Challenges for the localization teams include space limitation (due to data storage and/or on-screen space), achieving a natural dialogue flow despite multiple plot branches and script lines being stored out of order, and, when voiced footage is not re-recorded for lip movement, dealing with file length and lip-synch limitations.[1][3]

Changes

When translating its video games, Square Enix tries to take into account the cultural differences between Japan and the Western countries. This sometimes involves rewriting dialogue or altering graphics, animations, and sounds. For instance, in Chocobo Racing, visual references to the Japanese folk heroes Momotarō and Kiji were changed to depict Hansel and Gretel instead, since the game was destined mainly to children and Hansel and Gretel are better known to Western children than Momotarō and Kiji.[1] In Final Fantasy X, Yuna's last line to Tidus was changed from "Arigatō" (literally "Thank you") to "I love you" due to different cultural sensitivities concerning the subject of love.[3] According to Honeywood, trying to explain to the original development teams why some changes are needed can range from "frustrating to downright hilarious". Generally, older development teams trust the translators with making changes while newer teams can be more reluctant, though they usually build up trust gradually.[1]

Censorship can also affect the localized versions of the games and require obscuring mature themes, altering graphics or removing parts of some scenes. This was common in the NES and SNES eras but less drastic later on once video game content rating systems were established.[1] This also goes the other way, for instance with Final Fantasy XII, in which a sequence involving violence on a female character was censored in the Japanese version but restored in the American and European releases.[2]

Gameplay may also be altered when it is felt that a game might be too easy or difficult for the Western audience.[2] Some of the older Final Fantasy titles were altered to be more easy to play in the West than in Japan, though their remakes and ports have generally restored the difficulty.[1] On the other hand, Final Fantasy XII: Revenant Wings was made more difficult in localized versions because the Western market was judged "more familiar" with the real-time strategy genre than the Japanese market.[4]

Additional content

The localized versions sometimes expand on the original games.
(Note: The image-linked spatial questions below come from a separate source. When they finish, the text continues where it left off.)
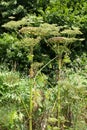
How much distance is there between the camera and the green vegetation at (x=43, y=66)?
15.9 feet

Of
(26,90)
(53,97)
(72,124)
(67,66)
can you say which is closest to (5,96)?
(26,90)

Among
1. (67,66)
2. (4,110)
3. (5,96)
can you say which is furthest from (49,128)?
(67,66)

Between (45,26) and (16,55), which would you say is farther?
(16,55)

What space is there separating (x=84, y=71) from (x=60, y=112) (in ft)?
12.6

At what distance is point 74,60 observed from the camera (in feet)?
32.3

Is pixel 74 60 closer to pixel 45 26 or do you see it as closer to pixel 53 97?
pixel 53 97

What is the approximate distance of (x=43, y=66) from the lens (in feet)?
22.1

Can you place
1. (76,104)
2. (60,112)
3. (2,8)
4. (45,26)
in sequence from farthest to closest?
(2,8) → (76,104) → (60,112) → (45,26)

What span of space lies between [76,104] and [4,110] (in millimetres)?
1140

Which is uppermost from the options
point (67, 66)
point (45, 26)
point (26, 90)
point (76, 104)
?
point (45, 26)

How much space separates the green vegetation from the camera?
485cm

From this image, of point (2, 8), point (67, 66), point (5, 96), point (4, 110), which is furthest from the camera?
point (2, 8)

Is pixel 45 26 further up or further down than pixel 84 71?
further up

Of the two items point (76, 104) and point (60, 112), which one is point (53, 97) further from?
point (60, 112)
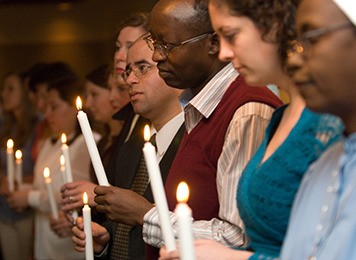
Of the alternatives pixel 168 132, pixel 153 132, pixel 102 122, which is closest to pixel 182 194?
pixel 168 132

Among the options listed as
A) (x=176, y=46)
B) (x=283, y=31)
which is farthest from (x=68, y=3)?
(x=283, y=31)

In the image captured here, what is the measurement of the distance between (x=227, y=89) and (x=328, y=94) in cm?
101

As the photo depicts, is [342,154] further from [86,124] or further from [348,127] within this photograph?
[86,124]

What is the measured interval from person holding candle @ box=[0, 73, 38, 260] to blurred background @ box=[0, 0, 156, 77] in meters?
4.52

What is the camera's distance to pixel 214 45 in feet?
9.24

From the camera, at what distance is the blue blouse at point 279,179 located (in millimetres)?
2064

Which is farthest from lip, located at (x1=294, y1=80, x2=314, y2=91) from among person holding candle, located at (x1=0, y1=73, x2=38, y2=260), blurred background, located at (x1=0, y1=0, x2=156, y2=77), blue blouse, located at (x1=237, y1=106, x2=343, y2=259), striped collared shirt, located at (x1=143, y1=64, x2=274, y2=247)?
blurred background, located at (x1=0, y1=0, x2=156, y2=77)

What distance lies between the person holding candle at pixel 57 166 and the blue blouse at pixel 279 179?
10.4 feet

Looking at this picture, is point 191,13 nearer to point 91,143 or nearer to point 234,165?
point 91,143

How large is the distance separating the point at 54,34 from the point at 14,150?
5351mm

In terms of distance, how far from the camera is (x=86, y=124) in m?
2.80

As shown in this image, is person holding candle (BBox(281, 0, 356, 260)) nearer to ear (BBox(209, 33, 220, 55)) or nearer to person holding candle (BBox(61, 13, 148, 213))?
ear (BBox(209, 33, 220, 55))

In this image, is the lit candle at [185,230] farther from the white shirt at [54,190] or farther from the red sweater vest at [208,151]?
the white shirt at [54,190]

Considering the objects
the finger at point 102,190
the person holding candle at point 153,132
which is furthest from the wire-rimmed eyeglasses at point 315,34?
the person holding candle at point 153,132
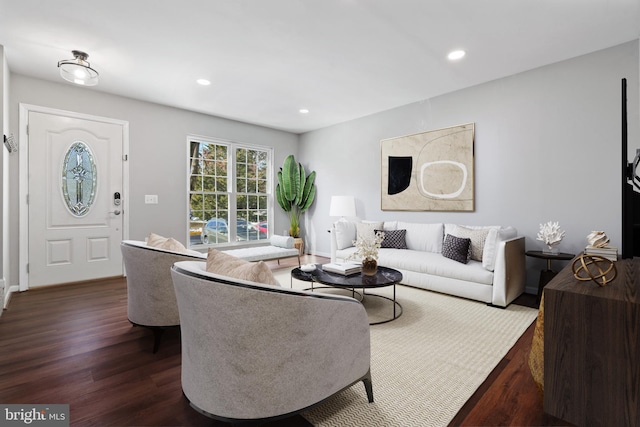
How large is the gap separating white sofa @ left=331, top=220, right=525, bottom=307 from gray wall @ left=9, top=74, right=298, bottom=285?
2.77m

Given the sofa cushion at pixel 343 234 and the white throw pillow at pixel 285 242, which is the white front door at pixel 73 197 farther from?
the sofa cushion at pixel 343 234

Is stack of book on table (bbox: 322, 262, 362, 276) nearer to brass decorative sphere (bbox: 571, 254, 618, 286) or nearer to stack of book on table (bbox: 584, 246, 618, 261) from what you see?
brass decorative sphere (bbox: 571, 254, 618, 286)

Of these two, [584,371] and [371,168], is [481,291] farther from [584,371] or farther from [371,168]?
[371,168]

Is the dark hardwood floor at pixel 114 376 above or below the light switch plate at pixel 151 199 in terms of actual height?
below

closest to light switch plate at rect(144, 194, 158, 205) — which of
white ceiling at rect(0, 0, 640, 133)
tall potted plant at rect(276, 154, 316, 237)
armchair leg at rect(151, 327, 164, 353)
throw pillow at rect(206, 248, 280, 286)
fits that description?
white ceiling at rect(0, 0, 640, 133)

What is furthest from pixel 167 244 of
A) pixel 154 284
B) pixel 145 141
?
pixel 145 141

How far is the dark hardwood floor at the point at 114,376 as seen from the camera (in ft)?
4.81

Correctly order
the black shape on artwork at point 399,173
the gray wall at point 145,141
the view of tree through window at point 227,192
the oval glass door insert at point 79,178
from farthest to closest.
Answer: the view of tree through window at point 227,192 < the black shape on artwork at point 399,173 < the oval glass door insert at point 79,178 < the gray wall at point 145,141

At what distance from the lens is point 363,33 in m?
2.68

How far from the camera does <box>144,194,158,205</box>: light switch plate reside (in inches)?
175

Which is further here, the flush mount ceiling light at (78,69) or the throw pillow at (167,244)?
the flush mount ceiling light at (78,69)

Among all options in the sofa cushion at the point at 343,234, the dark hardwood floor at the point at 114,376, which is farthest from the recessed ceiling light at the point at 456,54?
the dark hardwood floor at the point at 114,376

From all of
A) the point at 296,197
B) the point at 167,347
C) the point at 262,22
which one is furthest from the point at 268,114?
the point at 167,347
For example, when Honeywood found contradictions in the story of Chrono Cross, he worked with Masato Kato, the director and scenario writer of the game, to rewrite sections and add explanatory dialogue which was not in the original version. For Dragon Quest VIII: Journey of the Cursed King, voice-overs and orchestral music were recorded for the Western releases, while the original Japanese version did not have them.[1] Generally, gameplay content left out of the original game due to time constraints may be completed and added in the localized versions.[2] Sometimes, the expanded, localized games are re-released in Japan (usually based on a direct port of the North American releases, with only text translated back in Japanese and Japanese subtitles to English dialogue) and branded as "international versions," and if the North American release has been censored, the international version of the game might possibly get a lower content rating than the original Japanese version.

Releases

In 2008, Square Enix expressed willingness to make worldwide "simultaneous releases the norm".[5] Concerning Final Fantasy XI, producer Hiromichi Tanaka had stated that while Japanese/North American/Australian simultaneous releases are possible due to only translating Japanese to English, it was not possible for European countries due to the difficulty of finding good Japanese-to-European-languages translators, and the fact that second-hand translations from the English would be akin to "Chinese whispers".[6]